Nel report appena pubblicato, coperti gli anni dal 2007 al 2011. E’ la prima valutazione europea di questo tipo. Investigati i modi di trasmissione e le combinazioni di alimenti/patogeni che producono la maggior parte delle infezioni o malattie.
Dopo l’epidemia da E. Coli con Shiga tossine “tedesco” dell’estate del 2011, in Europa si è realizzato che anche alimenti di origine non animale possono essere al centro di gravi ed estese infezioni. Successivamente ad una prima valutazione di EFSA nell’ottobre del 2011, proprio su tale patogeno, ecco un ulteriore parere di EFSA in merito ai patogeni negli alimenti di origine non animale.
Le autorità sanitarie raccomandano da tempo un maggiore consumo di frutta e verdura, nonché di cereali, frutta secca, spezie – in virtù di proprietà desiderabili per il benessere e per la prevenzione di malattie. Importante allora capire come difendersi da eventuali patogeni veicolati dalla categoria “alimenti di origine non animale”, anche per capire quali sono le fonti principali tra gli alimenti; quali i patogeni più diffusi; e ancora, con dati storici alla mano- andare a verificare se vi sono in atto tendenze. I dati infatti coprono 4 anni, il che permette alcune prime riflessioni. Con la pubblicazione di un Report da parte del panel Rischi Biologici di EFSA (Biohazard), sono state poste le prime fondamenta per tale ricognizione.
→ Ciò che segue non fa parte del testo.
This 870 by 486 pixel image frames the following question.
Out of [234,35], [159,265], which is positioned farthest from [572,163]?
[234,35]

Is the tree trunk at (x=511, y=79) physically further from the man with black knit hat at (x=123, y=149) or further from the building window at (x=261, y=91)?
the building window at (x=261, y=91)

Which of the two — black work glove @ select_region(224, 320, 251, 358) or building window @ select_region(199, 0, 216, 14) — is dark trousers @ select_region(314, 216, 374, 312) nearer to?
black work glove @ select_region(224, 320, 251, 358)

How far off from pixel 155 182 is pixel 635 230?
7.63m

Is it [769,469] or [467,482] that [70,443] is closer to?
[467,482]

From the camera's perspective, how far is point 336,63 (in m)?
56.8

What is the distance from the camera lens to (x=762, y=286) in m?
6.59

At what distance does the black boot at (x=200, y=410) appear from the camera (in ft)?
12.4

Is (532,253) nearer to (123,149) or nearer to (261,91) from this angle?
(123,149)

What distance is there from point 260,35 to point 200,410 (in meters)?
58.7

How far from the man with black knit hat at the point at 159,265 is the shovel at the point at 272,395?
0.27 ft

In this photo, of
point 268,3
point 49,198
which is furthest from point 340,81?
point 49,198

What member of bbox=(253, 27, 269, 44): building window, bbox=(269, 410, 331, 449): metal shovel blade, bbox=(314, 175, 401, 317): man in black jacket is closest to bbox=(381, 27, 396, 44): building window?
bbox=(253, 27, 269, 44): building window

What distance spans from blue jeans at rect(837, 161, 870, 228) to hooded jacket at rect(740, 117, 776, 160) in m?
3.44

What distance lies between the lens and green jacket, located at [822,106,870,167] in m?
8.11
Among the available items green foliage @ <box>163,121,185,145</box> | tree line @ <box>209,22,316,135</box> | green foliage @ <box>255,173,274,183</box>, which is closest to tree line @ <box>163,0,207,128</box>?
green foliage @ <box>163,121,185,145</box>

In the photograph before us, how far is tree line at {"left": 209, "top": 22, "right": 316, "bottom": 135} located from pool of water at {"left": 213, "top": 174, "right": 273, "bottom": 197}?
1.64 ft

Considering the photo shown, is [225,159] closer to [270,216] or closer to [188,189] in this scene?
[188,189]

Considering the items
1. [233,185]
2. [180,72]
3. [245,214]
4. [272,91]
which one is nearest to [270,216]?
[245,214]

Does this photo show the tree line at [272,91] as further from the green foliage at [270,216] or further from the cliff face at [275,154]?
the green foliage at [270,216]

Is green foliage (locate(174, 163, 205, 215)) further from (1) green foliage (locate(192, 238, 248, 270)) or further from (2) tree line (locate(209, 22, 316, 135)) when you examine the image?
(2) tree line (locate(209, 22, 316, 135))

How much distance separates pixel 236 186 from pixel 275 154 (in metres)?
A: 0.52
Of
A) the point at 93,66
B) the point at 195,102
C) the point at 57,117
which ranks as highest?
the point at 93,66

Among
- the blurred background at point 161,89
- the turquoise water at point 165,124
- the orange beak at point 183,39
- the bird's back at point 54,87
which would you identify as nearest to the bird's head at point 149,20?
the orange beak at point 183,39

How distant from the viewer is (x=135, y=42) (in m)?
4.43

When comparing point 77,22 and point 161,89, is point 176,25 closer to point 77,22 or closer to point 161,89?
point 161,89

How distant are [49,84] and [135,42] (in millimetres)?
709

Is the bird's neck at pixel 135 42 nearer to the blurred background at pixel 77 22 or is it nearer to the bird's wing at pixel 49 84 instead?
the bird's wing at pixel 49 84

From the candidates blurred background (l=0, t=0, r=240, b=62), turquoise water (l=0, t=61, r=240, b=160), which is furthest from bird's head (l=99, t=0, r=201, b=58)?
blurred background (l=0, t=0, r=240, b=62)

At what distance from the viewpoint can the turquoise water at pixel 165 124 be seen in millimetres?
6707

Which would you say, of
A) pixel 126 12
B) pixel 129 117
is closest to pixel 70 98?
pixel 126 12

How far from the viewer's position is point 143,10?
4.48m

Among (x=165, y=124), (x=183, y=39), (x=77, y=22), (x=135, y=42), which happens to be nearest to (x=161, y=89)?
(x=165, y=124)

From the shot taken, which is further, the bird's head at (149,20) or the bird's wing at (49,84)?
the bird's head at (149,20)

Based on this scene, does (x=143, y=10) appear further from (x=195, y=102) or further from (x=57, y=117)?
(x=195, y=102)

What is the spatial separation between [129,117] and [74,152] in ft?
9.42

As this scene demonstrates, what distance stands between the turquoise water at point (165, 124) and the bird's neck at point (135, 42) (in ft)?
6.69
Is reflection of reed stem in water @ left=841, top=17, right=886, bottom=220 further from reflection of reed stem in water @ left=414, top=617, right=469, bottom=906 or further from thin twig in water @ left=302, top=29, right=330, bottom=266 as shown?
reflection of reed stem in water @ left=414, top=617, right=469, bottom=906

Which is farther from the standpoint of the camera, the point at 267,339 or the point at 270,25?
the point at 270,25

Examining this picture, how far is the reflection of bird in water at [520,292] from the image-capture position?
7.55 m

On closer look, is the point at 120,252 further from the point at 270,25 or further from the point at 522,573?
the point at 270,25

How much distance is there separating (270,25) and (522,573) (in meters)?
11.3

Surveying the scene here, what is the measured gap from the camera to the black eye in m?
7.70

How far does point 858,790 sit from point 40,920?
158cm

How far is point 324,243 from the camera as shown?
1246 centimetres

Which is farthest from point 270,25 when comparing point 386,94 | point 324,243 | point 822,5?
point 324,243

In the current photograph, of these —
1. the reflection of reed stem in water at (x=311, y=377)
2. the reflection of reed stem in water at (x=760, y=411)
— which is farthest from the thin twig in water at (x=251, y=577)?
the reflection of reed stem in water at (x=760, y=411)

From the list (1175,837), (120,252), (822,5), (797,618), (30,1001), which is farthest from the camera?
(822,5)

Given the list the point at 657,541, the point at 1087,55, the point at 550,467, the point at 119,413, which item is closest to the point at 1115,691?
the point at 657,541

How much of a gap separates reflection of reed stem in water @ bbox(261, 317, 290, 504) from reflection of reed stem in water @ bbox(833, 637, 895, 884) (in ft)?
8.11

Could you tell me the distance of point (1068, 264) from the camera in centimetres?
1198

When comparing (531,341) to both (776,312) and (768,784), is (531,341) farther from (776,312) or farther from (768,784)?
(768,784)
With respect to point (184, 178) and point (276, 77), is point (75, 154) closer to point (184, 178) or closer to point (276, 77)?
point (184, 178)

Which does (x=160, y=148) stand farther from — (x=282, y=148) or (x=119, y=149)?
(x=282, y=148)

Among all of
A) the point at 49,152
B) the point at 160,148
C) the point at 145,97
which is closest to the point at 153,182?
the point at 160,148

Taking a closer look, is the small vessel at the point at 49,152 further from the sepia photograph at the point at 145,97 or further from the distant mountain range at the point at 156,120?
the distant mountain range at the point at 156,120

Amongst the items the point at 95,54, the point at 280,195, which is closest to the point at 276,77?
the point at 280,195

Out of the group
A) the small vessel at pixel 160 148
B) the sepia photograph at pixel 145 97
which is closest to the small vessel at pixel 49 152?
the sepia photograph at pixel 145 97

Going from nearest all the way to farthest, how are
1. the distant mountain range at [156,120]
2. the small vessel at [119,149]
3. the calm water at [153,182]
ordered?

Nel report si legge che il 90% delle infezioni documentate provengano da alimenti di origine animale. Ma – e questo è un punto rilevante- stanno aumentando anche gli eventi riconducibili a alimenti di origine non animale.
Sebbene tali infezioni siano solitamente meno gravi, e con un numero minore di ricoveri e di morti, una volta che si verificano sembra abbiano una diffusione maggiore nella popolazione. Un numero sintetizza bene questo aspetto: per il periodo considerato, gli eventi epidemiologici riferibili ad alimenti di origine non animale sono stati il 10% del totale, ma hanno coperto ben il 26% delle infezioni umane, il 35% dei ricoveri e il 46% delle morti. EFSA sottolinea come il caso tedesco del 2011 (germogli con Escheria Coli variante Shiga) sia da questo punto di vista però in grado di distorcere i dati: infatti senza tale episodio, le morti sarebbero “solo” al 5% del totale e i ricoverati “solo” l’8%.
EFSA si è inoltre trovata davanti ad una sfida metodologica circa la costruzione di un modello di classificazione del rischio, includendo le combinazioni “peggiori” da un punto di vista della sicurezza. Usando un modello siile sviluppato dalla FDA USA, si è riusciti a valutare la forza dell’associazione tra cibo e patogeni; leggendo insieme vari fattori come la prevalenza dell’infezione (sugli esposti); la gravità delle conseguenze dell’infezione; la relazione dose –risposta; la prevalenza della contaminazione, il consumo e il potenziale di replicazione batterica durante la shelf life del prodotto.
Salmonella e verdure a foglia verde mangiate crude sarebbero al primo posto nella scala, seguite da (a pari livello) salmonella e vegetali a bulbo e fusto (come asparagi, cipolla, aglio); salmonella e pomodori; salmonella e meloni; ed E. Coli patogeni su legumi o granaglie.
Per l’anno appena iniziato EFSA indagherà I fattori retrostanti che sembrano associate alla combinazione alimenti-patogeni.
Suggerendo semmai opzioni di gestione del rischio utilizzabili per minimizzare l’esposizione, come buone prassi di gestione lungo la filiera o aspetti di conservazione e trattamento a livello domestico.